You should be happy – you’re heading for the south of France, the crew member enthused.
My anticipation at visiting the famed Cote d’Azur for the first time was already high before stepping on the flight from Edinburgh, and that message just seemed to confirm my hopes.
Our week’s holiday based in Nice did not disappoint – from the intensity of the light and the deep blue sky, the rugged coastline, the perfect swimming temperature of the Mediterranean, to even the pebble beaches, making me realise how much I prefer them to sand.
But an additional delight that significantly reduced the perennial stress of getting about in an unfamiliar place was to discover how easy Nice’s buses were to use.
For the many visitors who depend on public transport when abroad, buses are often their last choice.
That’s certainly the case for me, which might sound ridiculous considering my job.
However, unlike trains and trams, whose fixed lines and stops provide built-in certainty, buses can be an bewildering, unknown quantity.
My nightmare – and this applies equally in Scotland – is getting on a bus, especially on a rainy night when it’s least possible to see where you are going, and be whisked off into the unknown, a bit like boarding the Knight Bus in Harry Potter and the Prisoner of Azkaban.
I’ve repeatedly written about how buses, despite being by far Scotland’s most used form of public transport, lag behind other modes in user-friendliness.
In some areas, basic yet vital information is missing, such as route maps and fares at bus stops.
Once you’re on board, you often have no idea where you are or when you’ve reached your stop unless you follow the route on a map on your phone.

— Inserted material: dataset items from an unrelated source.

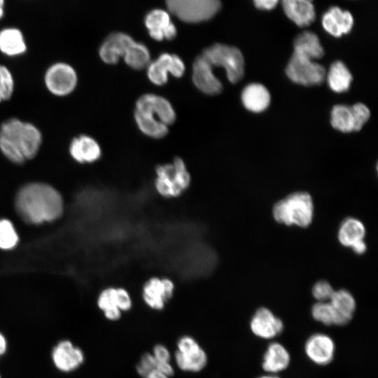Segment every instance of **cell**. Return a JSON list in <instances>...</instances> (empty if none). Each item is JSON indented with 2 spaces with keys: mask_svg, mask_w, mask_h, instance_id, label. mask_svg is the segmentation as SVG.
Wrapping results in <instances>:
<instances>
[{
  "mask_svg": "<svg viewBox=\"0 0 378 378\" xmlns=\"http://www.w3.org/2000/svg\"><path fill=\"white\" fill-rule=\"evenodd\" d=\"M334 289L326 281H317L312 288V295L318 302H328L334 293Z\"/></svg>",
  "mask_w": 378,
  "mask_h": 378,
  "instance_id": "obj_37",
  "label": "cell"
},
{
  "mask_svg": "<svg viewBox=\"0 0 378 378\" xmlns=\"http://www.w3.org/2000/svg\"><path fill=\"white\" fill-rule=\"evenodd\" d=\"M304 351L309 359L315 364L326 365L334 358L335 344L329 335L314 333L307 340Z\"/></svg>",
  "mask_w": 378,
  "mask_h": 378,
  "instance_id": "obj_13",
  "label": "cell"
},
{
  "mask_svg": "<svg viewBox=\"0 0 378 378\" xmlns=\"http://www.w3.org/2000/svg\"><path fill=\"white\" fill-rule=\"evenodd\" d=\"M186 66L183 61L176 54L163 52L146 67L148 80L154 85L162 86L168 81L169 74L175 78L183 76Z\"/></svg>",
  "mask_w": 378,
  "mask_h": 378,
  "instance_id": "obj_9",
  "label": "cell"
},
{
  "mask_svg": "<svg viewBox=\"0 0 378 378\" xmlns=\"http://www.w3.org/2000/svg\"><path fill=\"white\" fill-rule=\"evenodd\" d=\"M15 208L24 221L40 224L53 221L62 216L63 200L52 186L43 183H31L18 191Z\"/></svg>",
  "mask_w": 378,
  "mask_h": 378,
  "instance_id": "obj_1",
  "label": "cell"
},
{
  "mask_svg": "<svg viewBox=\"0 0 378 378\" xmlns=\"http://www.w3.org/2000/svg\"><path fill=\"white\" fill-rule=\"evenodd\" d=\"M155 370L170 377L174 374V368L171 361H156Z\"/></svg>",
  "mask_w": 378,
  "mask_h": 378,
  "instance_id": "obj_42",
  "label": "cell"
},
{
  "mask_svg": "<svg viewBox=\"0 0 378 378\" xmlns=\"http://www.w3.org/2000/svg\"><path fill=\"white\" fill-rule=\"evenodd\" d=\"M312 317L326 326L334 325V315L329 302H318L312 307Z\"/></svg>",
  "mask_w": 378,
  "mask_h": 378,
  "instance_id": "obj_34",
  "label": "cell"
},
{
  "mask_svg": "<svg viewBox=\"0 0 378 378\" xmlns=\"http://www.w3.org/2000/svg\"><path fill=\"white\" fill-rule=\"evenodd\" d=\"M155 188L165 198L181 196L190 186L191 177L184 161L176 157L172 163L160 164L155 168Z\"/></svg>",
  "mask_w": 378,
  "mask_h": 378,
  "instance_id": "obj_4",
  "label": "cell"
},
{
  "mask_svg": "<svg viewBox=\"0 0 378 378\" xmlns=\"http://www.w3.org/2000/svg\"><path fill=\"white\" fill-rule=\"evenodd\" d=\"M323 29L334 37H340L351 31L354 24L352 14L338 6H332L321 18Z\"/></svg>",
  "mask_w": 378,
  "mask_h": 378,
  "instance_id": "obj_19",
  "label": "cell"
},
{
  "mask_svg": "<svg viewBox=\"0 0 378 378\" xmlns=\"http://www.w3.org/2000/svg\"><path fill=\"white\" fill-rule=\"evenodd\" d=\"M174 282L169 278H150L143 286L142 298L145 304L153 310L164 309L167 302L173 296Z\"/></svg>",
  "mask_w": 378,
  "mask_h": 378,
  "instance_id": "obj_10",
  "label": "cell"
},
{
  "mask_svg": "<svg viewBox=\"0 0 378 378\" xmlns=\"http://www.w3.org/2000/svg\"><path fill=\"white\" fill-rule=\"evenodd\" d=\"M293 49L309 55L312 59H319L324 50L318 36L312 31H305L294 40Z\"/></svg>",
  "mask_w": 378,
  "mask_h": 378,
  "instance_id": "obj_29",
  "label": "cell"
},
{
  "mask_svg": "<svg viewBox=\"0 0 378 378\" xmlns=\"http://www.w3.org/2000/svg\"><path fill=\"white\" fill-rule=\"evenodd\" d=\"M290 362V356L286 347L279 342L270 343L264 355L262 369L270 373H277L286 370Z\"/></svg>",
  "mask_w": 378,
  "mask_h": 378,
  "instance_id": "obj_23",
  "label": "cell"
},
{
  "mask_svg": "<svg viewBox=\"0 0 378 378\" xmlns=\"http://www.w3.org/2000/svg\"><path fill=\"white\" fill-rule=\"evenodd\" d=\"M241 102L248 111L259 113L265 110L270 105V94L262 84L251 83L243 90Z\"/></svg>",
  "mask_w": 378,
  "mask_h": 378,
  "instance_id": "obj_24",
  "label": "cell"
},
{
  "mask_svg": "<svg viewBox=\"0 0 378 378\" xmlns=\"http://www.w3.org/2000/svg\"><path fill=\"white\" fill-rule=\"evenodd\" d=\"M327 79L332 90L335 92H344L349 90L352 76L343 62L336 61L331 64Z\"/></svg>",
  "mask_w": 378,
  "mask_h": 378,
  "instance_id": "obj_28",
  "label": "cell"
},
{
  "mask_svg": "<svg viewBox=\"0 0 378 378\" xmlns=\"http://www.w3.org/2000/svg\"><path fill=\"white\" fill-rule=\"evenodd\" d=\"M135 110L150 114L167 126L172 125L176 119V113L171 102L152 93L139 97L136 102Z\"/></svg>",
  "mask_w": 378,
  "mask_h": 378,
  "instance_id": "obj_11",
  "label": "cell"
},
{
  "mask_svg": "<svg viewBox=\"0 0 378 378\" xmlns=\"http://www.w3.org/2000/svg\"><path fill=\"white\" fill-rule=\"evenodd\" d=\"M44 82L50 92L56 96L64 97L75 90L78 77L75 69L70 64L57 62L46 70Z\"/></svg>",
  "mask_w": 378,
  "mask_h": 378,
  "instance_id": "obj_8",
  "label": "cell"
},
{
  "mask_svg": "<svg viewBox=\"0 0 378 378\" xmlns=\"http://www.w3.org/2000/svg\"><path fill=\"white\" fill-rule=\"evenodd\" d=\"M174 360L177 367L182 371L189 372H198L206 365L208 357L204 349H199L179 352L176 351Z\"/></svg>",
  "mask_w": 378,
  "mask_h": 378,
  "instance_id": "obj_26",
  "label": "cell"
},
{
  "mask_svg": "<svg viewBox=\"0 0 378 378\" xmlns=\"http://www.w3.org/2000/svg\"><path fill=\"white\" fill-rule=\"evenodd\" d=\"M19 238L12 223L6 219L0 220V248L8 250L14 248Z\"/></svg>",
  "mask_w": 378,
  "mask_h": 378,
  "instance_id": "obj_32",
  "label": "cell"
},
{
  "mask_svg": "<svg viewBox=\"0 0 378 378\" xmlns=\"http://www.w3.org/2000/svg\"><path fill=\"white\" fill-rule=\"evenodd\" d=\"M134 118L139 130L148 137L161 139L169 132L167 125L147 113L134 110Z\"/></svg>",
  "mask_w": 378,
  "mask_h": 378,
  "instance_id": "obj_27",
  "label": "cell"
},
{
  "mask_svg": "<svg viewBox=\"0 0 378 378\" xmlns=\"http://www.w3.org/2000/svg\"><path fill=\"white\" fill-rule=\"evenodd\" d=\"M1 101H2V99H1V95H0V102H1Z\"/></svg>",
  "mask_w": 378,
  "mask_h": 378,
  "instance_id": "obj_47",
  "label": "cell"
},
{
  "mask_svg": "<svg viewBox=\"0 0 378 378\" xmlns=\"http://www.w3.org/2000/svg\"><path fill=\"white\" fill-rule=\"evenodd\" d=\"M170 13L181 20L196 23L209 20L220 9V0H165Z\"/></svg>",
  "mask_w": 378,
  "mask_h": 378,
  "instance_id": "obj_6",
  "label": "cell"
},
{
  "mask_svg": "<svg viewBox=\"0 0 378 378\" xmlns=\"http://www.w3.org/2000/svg\"><path fill=\"white\" fill-rule=\"evenodd\" d=\"M286 15L298 27L311 24L316 18L313 0H281Z\"/></svg>",
  "mask_w": 378,
  "mask_h": 378,
  "instance_id": "obj_22",
  "label": "cell"
},
{
  "mask_svg": "<svg viewBox=\"0 0 378 378\" xmlns=\"http://www.w3.org/2000/svg\"><path fill=\"white\" fill-rule=\"evenodd\" d=\"M97 305L104 314L111 311L120 310L118 308V288L108 287L104 289L98 297Z\"/></svg>",
  "mask_w": 378,
  "mask_h": 378,
  "instance_id": "obj_33",
  "label": "cell"
},
{
  "mask_svg": "<svg viewBox=\"0 0 378 378\" xmlns=\"http://www.w3.org/2000/svg\"><path fill=\"white\" fill-rule=\"evenodd\" d=\"M144 22L150 36L157 41H170L176 36V27L164 10H152L146 15Z\"/></svg>",
  "mask_w": 378,
  "mask_h": 378,
  "instance_id": "obj_16",
  "label": "cell"
},
{
  "mask_svg": "<svg viewBox=\"0 0 378 378\" xmlns=\"http://www.w3.org/2000/svg\"><path fill=\"white\" fill-rule=\"evenodd\" d=\"M330 122L332 127L342 132L346 133L354 131L351 106L343 104L334 106L331 111Z\"/></svg>",
  "mask_w": 378,
  "mask_h": 378,
  "instance_id": "obj_31",
  "label": "cell"
},
{
  "mask_svg": "<svg viewBox=\"0 0 378 378\" xmlns=\"http://www.w3.org/2000/svg\"><path fill=\"white\" fill-rule=\"evenodd\" d=\"M201 55L213 67H223L230 83H237L243 78L244 59L237 48L223 43H214L205 48Z\"/></svg>",
  "mask_w": 378,
  "mask_h": 378,
  "instance_id": "obj_5",
  "label": "cell"
},
{
  "mask_svg": "<svg viewBox=\"0 0 378 378\" xmlns=\"http://www.w3.org/2000/svg\"><path fill=\"white\" fill-rule=\"evenodd\" d=\"M287 76L294 83L310 86L321 84L326 78V69L314 62L309 55L294 50L286 68Z\"/></svg>",
  "mask_w": 378,
  "mask_h": 378,
  "instance_id": "obj_7",
  "label": "cell"
},
{
  "mask_svg": "<svg viewBox=\"0 0 378 378\" xmlns=\"http://www.w3.org/2000/svg\"><path fill=\"white\" fill-rule=\"evenodd\" d=\"M27 50L22 31L15 27H7L0 31V51L8 57H17Z\"/></svg>",
  "mask_w": 378,
  "mask_h": 378,
  "instance_id": "obj_25",
  "label": "cell"
},
{
  "mask_svg": "<svg viewBox=\"0 0 378 378\" xmlns=\"http://www.w3.org/2000/svg\"><path fill=\"white\" fill-rule=\"evenodd\" d=\"M135 41L128 34L115 32L108 35L99 49L101 59L108 64H115L123 57L130 46Z\"/></svg>",
  "mask_w": 378,
  "mask_h": 378,
  "instance_id": "obj_17",
  "label": "cell"
},
{
  "mask_svg": "<svg viewBox=\"0 0 378 378\" xmlns=\"http://www.w3.org/2000/svg\"><path fill=\"white\" fill-rule=\"evenodd\" d=\"M144 378H169L168 376L164 374L163 373L159 372L157 370H154L148 374H147Z\"/></svg>",
  "mask_w": 378,
  "mask_h": 378,
  "instance_id": "obj_44",
  "label": "cell"
},
{
  "mask_svg": "<svg viewBox=\"0 0 378 378\" xmlns=\"http://www.w3.org/2000/svg\"><path fill=\"white\" fill-rule=\"evenodd\" d=\"M0 378H1V374H0Z\"/></svg>",
  "mask_w": 378,
  "mask_h": 378,
  "instance_id": "obj_48",
  "label": "cell"
},
{
  "mask_svg": "<svg viewBox=\"0 0 378 378\" xmlns=\"http://www.w3.org/2000/svg\"><path fill=\"white\" fill-rule=\"evenodd\" d=\"M192 80L195 86L207 95H216L222 91L223 85L214 74L213 66L202 55L192 63Z\"/></svg>",
  "mask_w": 378,
  "mask_h": 378,
  "instance_id": "obj_12",
  "label": "cell"
},
{
  "mask_svg": "<svg viewBox=\"0 0 378 378\" xmlns=\"http://www.w3.org/2000/svg\"><path fill=\"white\" fill-rule=\"evenodd\" d=\"M156 360L151 353L144 354L138 362L136 370L137 374L141 377H146L155 370Z\"/></svg>",
  "mask_w": 378,
  "mask_h": 378,
  "instance_id": "obj_38",
  "label": "cell"
},
{
  "mask_svg": "<svg viewBox=\"0 0 378 378\" xmlns=\"http://www.w3.org/2000/svg\"><path fill=\"white\" fill-rule=\"evenodd\" d=\"M69 150L71 158L80 164L94 162L102 156V149L98 142L87 134L74 137Z\"/></svg>",
  "mask_w": 378,
  "mask_h": 378,
  "instance_id": "obj_20",
  "label": "cell"
},
{
  "mask_svg": "<svg viewBox=\"0 0 378 378\" xmlns=\"http://www.w3.org/2000/svg\"><path fill=\"white\" fill-rule=\"evenodd\" d=\"M258 378H280L279 377H277L276 375H272V374H268V375H262V376H260Z\"/></svg>",
  "mask_w": 378,
  "mask_h": 378,
  "instance_id": "obj_46",
  "label": "cell"
},
{
  "mask_svg": "<svg viewBox=\"0 0 378 378\" xmlns=\"http://www.w3.org/2000/svg\"><path fill=\"white\" fill-rule=\"evenodd\" d=\"M156 361H170L171 353L169 349L164 344H158L154 346L151 353Z\"/></svg>",
  "mask_w": 378,
  "mask_h": 378,
  "instance_id": "obj_40",
  "label": "cell"
},
{
  "mask_svg": "<svg viewBox=\"0 0 378 378\" xmlns=\"http://www.w3.org/2000/svg\"><path fill=\"white\" fill-rule=\"evenodd\" d=\"M334 315V325L344 326L349 323L356 311V300L346 290L334 291L329 300Z\"/></svg>",
  "mask_w": 378,
  "mask_h": 378,
  "instance_id": "obj_21",
  "label": "cell"
},
{
  "mask_svg": "<svg viewBox=\"0 0 378 378\" xmlns=\"http://www.w3.org/2000/svg\"><path fill=\"white\" fill-rule=\"evenodd\" d=\"M52 359L60 371L69 372L76 370L84 362L83 351L69 340L59 342L52 349Z\"/></svg>",
  "mask_w": 378,
  "mask_h": 378,
  "instance_id": "obj_15",
  "label": "cell"
},
{
  "mask_svg": "<svg viewBox=\"0 0 378 378\" xmlns=\"http://www.w3.org/2000/svg\"><path fill=\"white\" fill-rule=\"evenodd\" d=\"M313 204L312 198L308 192H294L274 204L273 217L276 222L286 225L307 227L312 221Z\"/></svg>",
  "mask_w": 378,
  "mask_h": 378,
  "instance_id": "obj_3",
  "label": "cell"
},
{
  "mask_svg": "<svg viewBox=\"0 0 378 378\" xmlns=\"http://www.w3.org/2000/svg\"><path fill=\"white\" fill-rule=\"evenodd\" d=\"M125 64L134 70H141L150 62V54L142 43L134 41L123 57Z\"/></svg>",
  "mask_w": 378,
  "mask_h": 378,
  "instance_id": "obj_30",
  "label": "cell"
},
{
  "mask_svg": "<svg viewBox=\"0 0 378 378\" xmlns=\"http://www.w3.org/2000/svg\"><path fill=\"white\" fill-rule=\"evenodd\" d=\"M118 294V308L122 312L129 311L132 306V298L128 291L123 288H117Z\"/></svg>",
  "mask_w": 378,
  "mask_h": 378,
  "instance_id": "obj_39",
  "label": "cell"
},
{
  "mask_svg": "<svg viewBox=\"0 0 378 378\" xmlns=\"http://www.w3.org/2000/svg\"><path fill=\"white\" fill-rule=\"evenodd\" d=\"M251 332L262 339H272L284 330V323L271 310L260 307L256 310L250 321Z\"/></svg>",
  "mask_w": 378,
  "mask_h": 378,
  "instance_id": "obj_14",
  "label": "cell"
},
{
  "mask_svg": "<svg viewBox=\"0 0 378 378\" xmlns=\"http://www.w3.org/2000/svg\"><path fill=\"white\" fill-rule=\"evenodd\" d=\"M4 4L5 0H0V20L3 18L4 15Z\"/></svg>",
  "mask_w": 378,
  "mask_h": 378,
  "instance_id": "obj_45",
  "label": "cell"
},
{
  "mask_svg": "<svg viewBox=\"0 0 378 378\" xmlns=\"http://www.w3.org/2000/svg\"><path fill=\"white\" fill-rule=\"evenodd\" d=\"M14 92V80L10 70L0 64V95L2 100H8Z\"/></svg>",
  "mask_w": 378,
  "mask_h": 378,
  "instance_id": "obj_35",
  "label": "cell"
},
{
  "mask_svg": "<svg viewBox=\"0 0 378 378\" xmlns=\"http://www.w3.org/2000/svg\"><path fill=\"white\" fill-rule=\"evenodd\" d=\"M351 110L354 118V131H359L369 120L370 111L369 108L362 103H357L351 106Z\"/></svg>",
  "mask_w": 378,
  "mask_h": 378,
  "instance_id": "obj_36",
  "label": "cell"
},
{
  "mask_svg": "<svg viewBox=\"0 0 378 378\" xmlns=\"http://www.w3.org/2000/svg\"><path fill=\"white\" fill-rule=\"evenodd\" d=\"M0 139L19 151L25 160H31L40 149L42 134L33 124L12 118L1 124Z\"/></svg>",
  "mask_w": 378,
  "mask_h": 378,
  "instance_id": "obj_2",
  "label": "cell"
},
{
  "mask_svg": "<svg viewBox=\"0 0 378 378\" xmlns=\"http://www.w3.org/2000/svg\"><path fill=\"white\" fill-rule=\"evenodd\" d=\"M7 350V341L4 335L0 332V357L3 356Z\"/></svg>",
  "mask_w": 378,
  "mask_h": 378,
  "instance_id": "obj_43",
  "label": "cell"
},
{
  "mask_svg": "<svg viewBox=\"0 0 378 378\" xmlns=\"http://www.w3.org/2000/svg\"><path fill=\"white\" fill-rule=\"evenodd\" d=\"M255 6L263 10H271L278 4L279 0H253Z\"/></svg>",
  "mask_w": 378,
  "mask_h": 378,
  "instance_id": "obj_41",
  "label": "cell"
},
{
  "mask_svg": "<svg viewBox=\"0 0 378 378\" xmlns=\"http://www.w3.org/2000/svg\"><path fill=\"white\" fill-rule=\"evenodd\" d=\"M365 228L363 223L354 218H346L340 225L338 239L344 246L351 247L357 254H363L367 249L363 240Z\"/></svg>",
  "mask_w": 378,
  "mask_h": 378,
  "instance_id": "obj_18",
  "label": "cell"
}]
</instances>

So back to Nice, and we soon realised that while day trips to the likes of Monte Carlo and its extraordinary Oceanographic Museum were easily made by train, to reach other places like the beautiful hilltop village of Eze would require a bus.
But my fears were totally misplaced – Lignes d’Azur, which runs the local network, operates a blissfully easy to understand and logical system that immediately inspired me with confidence.
For a start, every bus stop has a name, so you know exactly where you are when you board and alight.
Compare that with the bus stops over at least five miles of Great Western Road in Glasgow, every single one of which just bears the name of that street.
Better still, clear electronic screens on the buses show the name of the next stop, and the one before and after, accompanied by an announcement which is repeated twice.
On top of that, there’s a flat fare, while passengers boarding don’t hold up the bus by having to pay or show their passes to the driver – tickets and passes are validated by a machine inside the bus.
I know French public transport is funded differently from Scotland’s, and there may be cultural differences to paying fares, but I see no reason why our bus networks can’t be as easy to use for both first-time passengers and French visitors as the ones the latter can be justly proud of across the Channel.